Problem set:
1. Answer these questions using the CPU affinity text:
(a) What name does the text give to this type of control?
(b) Which thread is affected when 0 is used in the first parameter of 'sched_setaffinity'?
(c) To which processor does the thread switch when the mask is set to 2?
2. From the CPU affinity text, extract the passage starting at "Please add appropriate" and ending at "void *thread_func(void *param)".

This type of control is called CPU affinity.
The function 'sched_setaffinity' receives pthread IDs and
a cpuset as parameter.
When you use 0 in the first parameter, the calling thread
will be affected
Please find the below example program to cpu-affinity of a particular pthread.
Please add appropriate libs.
double waste_time(long n)
{
double res = 0;
long i = 0;
while (i <n * 200000) {
i++;
res += sqrt(i);
}
return res;
}
void *thread_func(void *param)
{
unsigned long mask = 1; /* processor 0 */
/* bind process to processor 0 */
if (pthread_setaffinity_np(pthread_self(), sizeof(mask),
&mask) <0) {
perror("pthread_setaffinity_np");
}
/* waste some time so the work is visible with "top" */
printf("result: %f\n", waste_time(2000));
mask = 2; /* process switches to processor 1 now */
if (pthread_setaffinity_np(pthread_self(), sizeof(mask),
&mask) <0) {
perror("pthread_setaffinity_np");
}
/* waste some more time to see the processor switch */
printf("result: %f\n", waste_time(2000));
}
int main(int argc, char *argv[])

Data block:
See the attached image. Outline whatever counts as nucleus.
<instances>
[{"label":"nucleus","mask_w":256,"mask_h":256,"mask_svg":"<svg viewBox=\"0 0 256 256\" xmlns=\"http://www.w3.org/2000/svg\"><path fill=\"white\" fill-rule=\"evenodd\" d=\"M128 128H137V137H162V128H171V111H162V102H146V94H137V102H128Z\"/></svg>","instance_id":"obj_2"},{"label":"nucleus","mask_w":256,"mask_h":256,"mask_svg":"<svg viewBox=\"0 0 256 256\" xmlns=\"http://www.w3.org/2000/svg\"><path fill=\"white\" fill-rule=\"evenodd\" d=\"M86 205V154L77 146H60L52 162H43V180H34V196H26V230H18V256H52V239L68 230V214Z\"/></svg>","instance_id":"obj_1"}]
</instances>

Final answers:
1.
(a) CPU affinity.
(b) The calling thread.
(c) Processor 1.

2.
Please add appropriate libs.
double waste_time(long n)
{
double res = 0;
long i = 0;
while (i <n * 200000) {
i++;
res += sqrt(i);
}
return res;
}
void *thread_func(void *param)